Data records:
((
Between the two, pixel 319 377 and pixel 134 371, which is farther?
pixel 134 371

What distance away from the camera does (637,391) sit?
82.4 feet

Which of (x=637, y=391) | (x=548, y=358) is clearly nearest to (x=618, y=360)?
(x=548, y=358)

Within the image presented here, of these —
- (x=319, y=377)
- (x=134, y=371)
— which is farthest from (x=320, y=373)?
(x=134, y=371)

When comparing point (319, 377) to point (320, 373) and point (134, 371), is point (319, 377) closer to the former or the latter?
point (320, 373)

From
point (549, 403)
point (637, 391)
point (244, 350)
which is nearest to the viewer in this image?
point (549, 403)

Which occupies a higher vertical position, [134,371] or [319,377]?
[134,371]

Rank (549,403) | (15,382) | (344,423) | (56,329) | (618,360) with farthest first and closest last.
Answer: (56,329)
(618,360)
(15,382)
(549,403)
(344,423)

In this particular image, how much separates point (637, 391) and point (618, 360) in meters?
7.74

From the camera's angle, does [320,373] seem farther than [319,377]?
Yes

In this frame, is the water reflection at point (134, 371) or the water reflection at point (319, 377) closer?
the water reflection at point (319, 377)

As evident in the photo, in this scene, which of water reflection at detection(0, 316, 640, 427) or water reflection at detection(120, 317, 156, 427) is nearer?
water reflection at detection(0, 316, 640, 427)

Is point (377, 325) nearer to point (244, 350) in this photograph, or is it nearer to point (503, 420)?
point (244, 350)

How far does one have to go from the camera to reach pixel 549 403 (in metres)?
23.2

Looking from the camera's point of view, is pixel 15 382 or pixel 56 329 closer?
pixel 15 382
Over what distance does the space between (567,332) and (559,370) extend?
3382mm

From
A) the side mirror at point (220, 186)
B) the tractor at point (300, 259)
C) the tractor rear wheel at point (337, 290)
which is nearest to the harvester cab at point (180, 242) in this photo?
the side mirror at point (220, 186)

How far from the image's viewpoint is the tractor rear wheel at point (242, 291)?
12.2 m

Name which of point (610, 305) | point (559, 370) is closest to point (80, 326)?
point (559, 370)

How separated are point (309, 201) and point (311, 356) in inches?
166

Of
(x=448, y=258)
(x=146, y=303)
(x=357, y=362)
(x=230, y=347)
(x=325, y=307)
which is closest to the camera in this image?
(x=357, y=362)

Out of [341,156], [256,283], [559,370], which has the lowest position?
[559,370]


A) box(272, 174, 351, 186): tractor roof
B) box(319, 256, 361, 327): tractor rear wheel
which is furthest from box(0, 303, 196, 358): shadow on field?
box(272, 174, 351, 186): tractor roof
))
* _Objective_:
Reproduce every one of the lines above word for word, keeping them in the same order.

* _Output for this exercise_:
Between the two, pixel 319 377 and pixel 134 371, which is farther?
pixel 134 371

What distance away from the camera does (637,391) sit?
82.4 feet

Which of (x=637, y=391) | (x=548, y=358) is clearly nearest to (x=618, y=360)?
(x=548, y=358)

Within the image presented here, of these —
- (x=319, y=377)
- (x=134, y=371)
— which is farthest from (x=320, y=373)?
(x=134, y=371)

When comparing point (319, 377) to point (320, 373) and point (134, 371), is point (319, 377) closer to the former or the latter?
point (320, 373)

From
point (549, 403)
point (637, 391)
point (244, 350)
which is nearest to the viewer in this image?
point (549, 403)

Which occupies a higher vertical position, [134,371] or [319,377]?
[134,371]

Rank (549,403) | (15,382) | (344,423) | (56,329) | (618,360) with farthest first and closest last.
Answer: (56,329)
(618,360)
(15,382)
(549,403)
(344,423)

In this particular image, how much separates point (637, 391) and point (618, 360) in meters?
7.74

From the camera's angle, does [320,373] seem farther than [319,377]?
Yes

In this frame, is the water reflection at point (134, 371) or the water reflection at point (319, 377) closer?
the water reflection at point (319, 377)

As evident in the photo, in this scene, which of water reflection at detection(0, 316, 640, 427) or water reflection at detection(120, 317, 156, 427) is nearer?
water reflection at detection(0, 316, 640, 427)

Is point (377, 325) nearer to point (244, 350) in this photograph, or is it nearer to point (503, 420)?
point (244, 350)

How far does one have to go from the camera to reach pixel 549 403 (in metres)?
23.2

Looking from the camera's point of view, is pixel 15 382 or pixel 56 329 closer?
pixel 15 382
Over what distance does the space between (567,332) and (559,370) extend?
3382mm

From
A) the side mirror at point (220, 186)
B) the tractor at point (300, 259)
C) the tractor rear wheel at point (337, 290)
which is nearest to the harvester cab at point (180, 242) in this photo?
the side mirror at point (220, 186)

How far from the image's viewpoint is the tractor rear wheel at point (242, 291)?
12.2 m

Name which of point (610, 305) | point (559, 370) is closest to point (80, 326)?
point (559, 370)

How separated are point (309, 201) and point (311, 356) in inches?
166

Of
(x=448, y=258)
(x=146, y=303)
(x=357, y=362)
(x=230, y=347)
(x=325, y=307)
which is closest to the camera in this image?
(x=357, y=362)

Out of [341,156], [256,283], [559,370], which has the lowest position?
[559,370]


A) box(272, 174, 351, 186): tractor roof
B) box(319, 256, 361, 327): tractor rear wheel
which is furthest from box(0, 303, 196, 358): shadow on field?
box(272, 174, 351, 186): tractor roof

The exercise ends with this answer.